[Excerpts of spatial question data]
--------------------
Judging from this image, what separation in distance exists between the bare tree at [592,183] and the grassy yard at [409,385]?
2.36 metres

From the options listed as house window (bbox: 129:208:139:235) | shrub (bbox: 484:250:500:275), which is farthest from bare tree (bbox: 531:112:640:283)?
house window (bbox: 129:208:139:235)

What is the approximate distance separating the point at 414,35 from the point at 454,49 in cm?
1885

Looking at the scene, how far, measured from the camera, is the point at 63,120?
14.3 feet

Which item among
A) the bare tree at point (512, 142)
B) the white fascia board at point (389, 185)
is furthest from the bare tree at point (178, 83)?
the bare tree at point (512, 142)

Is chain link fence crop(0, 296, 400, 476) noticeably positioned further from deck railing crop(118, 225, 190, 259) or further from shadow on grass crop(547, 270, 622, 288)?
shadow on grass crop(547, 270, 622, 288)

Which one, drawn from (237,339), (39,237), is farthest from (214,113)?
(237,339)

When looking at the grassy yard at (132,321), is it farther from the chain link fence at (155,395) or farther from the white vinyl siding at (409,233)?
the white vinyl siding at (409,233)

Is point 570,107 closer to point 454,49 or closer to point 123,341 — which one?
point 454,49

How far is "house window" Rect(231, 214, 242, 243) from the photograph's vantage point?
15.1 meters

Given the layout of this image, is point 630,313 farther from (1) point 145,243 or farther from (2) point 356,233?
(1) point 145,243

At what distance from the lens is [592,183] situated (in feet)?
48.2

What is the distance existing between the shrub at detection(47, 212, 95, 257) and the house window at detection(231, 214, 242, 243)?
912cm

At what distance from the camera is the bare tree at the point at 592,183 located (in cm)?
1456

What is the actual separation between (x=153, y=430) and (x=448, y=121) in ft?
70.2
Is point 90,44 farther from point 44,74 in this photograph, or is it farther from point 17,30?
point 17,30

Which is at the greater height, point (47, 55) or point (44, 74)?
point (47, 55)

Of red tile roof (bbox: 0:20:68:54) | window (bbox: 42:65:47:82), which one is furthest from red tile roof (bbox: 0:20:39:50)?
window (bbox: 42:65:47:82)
--------------------
• Job: Copy out the entries word for word, from the line containing "When looking at" through the end of the entries, inclusive.

• Response to the exercise:
When looking at the grassy yard at (132,321), is it farther from the chain link fence at (155,395) or farther from the white vinyl siding at (409,233)?
the white vinyl siding at (409,233)

Is point 570,107 closer to point 454,49 or closer to point 123,341 — which one?
point 454,49

How far is "house window" Rect(231, 214, 242, 243) from the photograph's vantage point?
15.1 meters

Given the layout of this image, is point 630,313 farther from (1) point 145,243 or farther from (2) point 356,233?
(1) point 145,243

At what distance from the lens is [592,183] situated (in feet)?
48.2

What is the distance existing between the shrub at detection(47, 212, 95, 257) and the house window at detection(231, 214, 242, 243)?
912cm

At what distance from the camera is the bare tree at the point at 592,183 located (in cm)?
1456

What is the actual separation between (x=153, y=430) and (x=448, y=121) in ft?
70.2
Is point 90,44 farther from point 44,74 in this photograph, or is it farther from point 17,30?
point 17,30

Which is at the greater height, point (47, 55) or point (44, 74)?
point (47, 55)

Of red tile roof (bbox: 0:20:68:54) | window (bbox: 42:65:47:82), which one is furthest from red tile roof (bbox: 0:20:39:50)?
window (bbox: 42:65:47:82)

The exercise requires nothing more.